**Given exercise A**
Revise the part of the passage on RonDB internals that opens with "DBDIH stands for" and closes with "nodes in the cluster.", putting "system" wherever "cluster" appears.
>> begin Source passage
DBDICT has an important role in the startup of a node where it decides which tables to restore. The node asks DBDIH to perform the actual recovery and will assist DBDIH in some of those recovery steps.

DBDIH#

DBDIH stands for Database Distribution Handler. This is one of the most important parts of RonDB. In DBDIH we maintain all the distribution information about all tables in the cluster. It contains algorithms to ensure that this information is synchronized with all other nodes in the cluster.

This distribution information is updated by schema changes, node starts and node failures. Thus for a specific table, the information is very stable. Days and even years can pass without it being updated. To handle this we have used a mechanism similar to the RCU mechanism used in the Linux kernel. The idea is that when reading one performs the following, before starting to read we check if the data is currently being changed (checked by reading a flag on the table). If it isn’t currently being changed we go on and read the information, but we record the flags we read before reading it. If it was currently being changed we will simply loop until the data isn’t being updated. After reading the data we will check if the data have changed since we read (checked by again reading the table flags). If the data didn’t change we’re done, if it changed, we restart the read once again.

This procedure is used to protect several variables regarding data distribution maintained by DBDIH. All the code to handle these protected regions is assembled in DBDIH to make it easier to follow this part of the code.

DBDIH runs the global checkpoint protocol, which generates recoverable checkpoints on a cluster level. DBDIH also runs the local checkpoint protocol. DBDIH gathers information during the local checkpoint process that is used in restarts. With the implementation of Partial LCP most of the handling of checkpoints is handled locally in the DBLQH block. However, DBDIH is still used to control the flow of checkpoints although some information it retrieves from DBLQH isn’t used anymore.

TRIX#

TRIX stands for Trigger Execution. It is involved in handling online index builds, copying data during table reorganizations and online foreign key builds. It is a block that assists DBDICT by performing several important operations to move data around to implement complex online schema changes.
>> end Source passage
>> begin Listed entries
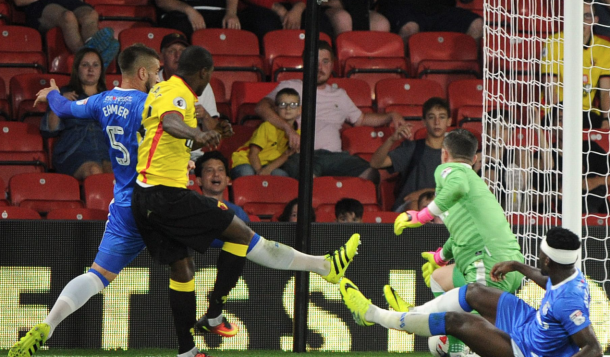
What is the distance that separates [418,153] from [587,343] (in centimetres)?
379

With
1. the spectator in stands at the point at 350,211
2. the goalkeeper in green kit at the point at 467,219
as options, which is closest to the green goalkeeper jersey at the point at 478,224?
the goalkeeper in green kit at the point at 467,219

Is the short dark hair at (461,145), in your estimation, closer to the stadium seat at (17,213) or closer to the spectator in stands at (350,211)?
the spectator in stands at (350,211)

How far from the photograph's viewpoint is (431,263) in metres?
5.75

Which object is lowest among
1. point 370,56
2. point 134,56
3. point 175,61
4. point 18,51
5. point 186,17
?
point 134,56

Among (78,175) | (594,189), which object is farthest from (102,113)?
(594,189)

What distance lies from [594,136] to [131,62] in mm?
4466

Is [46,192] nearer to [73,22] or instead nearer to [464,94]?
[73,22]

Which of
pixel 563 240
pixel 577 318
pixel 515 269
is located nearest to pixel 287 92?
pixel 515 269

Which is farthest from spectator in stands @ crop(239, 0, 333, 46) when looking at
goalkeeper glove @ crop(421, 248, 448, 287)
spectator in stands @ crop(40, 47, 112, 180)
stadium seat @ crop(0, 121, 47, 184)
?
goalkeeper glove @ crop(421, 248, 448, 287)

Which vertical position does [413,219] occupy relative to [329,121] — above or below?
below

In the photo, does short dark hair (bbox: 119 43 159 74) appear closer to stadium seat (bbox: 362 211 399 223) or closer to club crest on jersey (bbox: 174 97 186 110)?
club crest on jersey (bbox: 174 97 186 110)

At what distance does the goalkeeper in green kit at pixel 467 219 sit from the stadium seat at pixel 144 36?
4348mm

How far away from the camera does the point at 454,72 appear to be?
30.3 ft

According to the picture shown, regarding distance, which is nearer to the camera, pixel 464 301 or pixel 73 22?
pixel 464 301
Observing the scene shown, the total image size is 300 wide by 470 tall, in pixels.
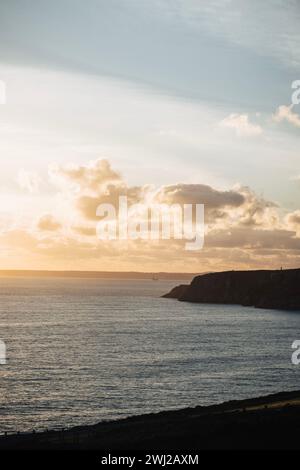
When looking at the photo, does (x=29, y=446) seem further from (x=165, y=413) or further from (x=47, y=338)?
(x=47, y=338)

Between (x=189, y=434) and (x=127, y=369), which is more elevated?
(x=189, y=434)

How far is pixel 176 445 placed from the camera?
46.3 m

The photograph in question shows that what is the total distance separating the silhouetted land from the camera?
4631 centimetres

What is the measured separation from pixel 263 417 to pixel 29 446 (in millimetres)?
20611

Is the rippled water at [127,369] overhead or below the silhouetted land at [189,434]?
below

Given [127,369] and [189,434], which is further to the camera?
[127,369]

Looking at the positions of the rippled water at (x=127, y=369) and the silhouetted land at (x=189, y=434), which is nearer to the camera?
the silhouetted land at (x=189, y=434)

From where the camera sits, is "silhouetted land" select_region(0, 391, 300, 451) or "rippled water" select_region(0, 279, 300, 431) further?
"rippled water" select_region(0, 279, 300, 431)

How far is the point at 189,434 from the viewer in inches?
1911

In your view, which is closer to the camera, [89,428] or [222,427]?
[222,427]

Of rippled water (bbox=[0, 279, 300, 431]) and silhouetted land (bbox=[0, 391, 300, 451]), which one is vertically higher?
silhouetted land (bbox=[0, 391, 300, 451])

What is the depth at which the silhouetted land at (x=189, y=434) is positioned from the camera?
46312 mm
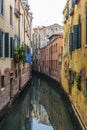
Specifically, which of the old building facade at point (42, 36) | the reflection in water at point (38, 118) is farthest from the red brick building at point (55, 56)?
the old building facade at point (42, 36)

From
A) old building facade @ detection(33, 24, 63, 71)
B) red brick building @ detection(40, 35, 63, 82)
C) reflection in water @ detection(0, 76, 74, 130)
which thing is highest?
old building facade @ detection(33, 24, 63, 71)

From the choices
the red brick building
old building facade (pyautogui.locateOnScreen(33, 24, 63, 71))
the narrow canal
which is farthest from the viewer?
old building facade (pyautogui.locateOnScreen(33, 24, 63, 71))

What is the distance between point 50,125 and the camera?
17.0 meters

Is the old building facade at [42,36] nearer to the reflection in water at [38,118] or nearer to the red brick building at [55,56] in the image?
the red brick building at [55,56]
>> end Listed entries
**Given exercise B**
Show each line of the records that contains the string "reflection", treating uppercase and lowercase as different.

**Worked solution A**
DBDIH stands for Database Distribution Handler. This is one of the most important parts of RonDB. In DBDIH we maintain all the distribution information about all tables in the system. It contains algorithms to ensure that this information is synchronized with all other nodes in the system.

**Worked solution B**
Specifically, which of the old building facade at point (42, 36) | the reflection in water at point (38, 118) is farthest from the red brick building at point (55, 56)?
C) reflection in water @ detection(0, 76, 74, 130)
Is the old building facade at [42,36] nearer to the reflection in water at [38,118] or nearer to the red brick building at [55,56] in the image?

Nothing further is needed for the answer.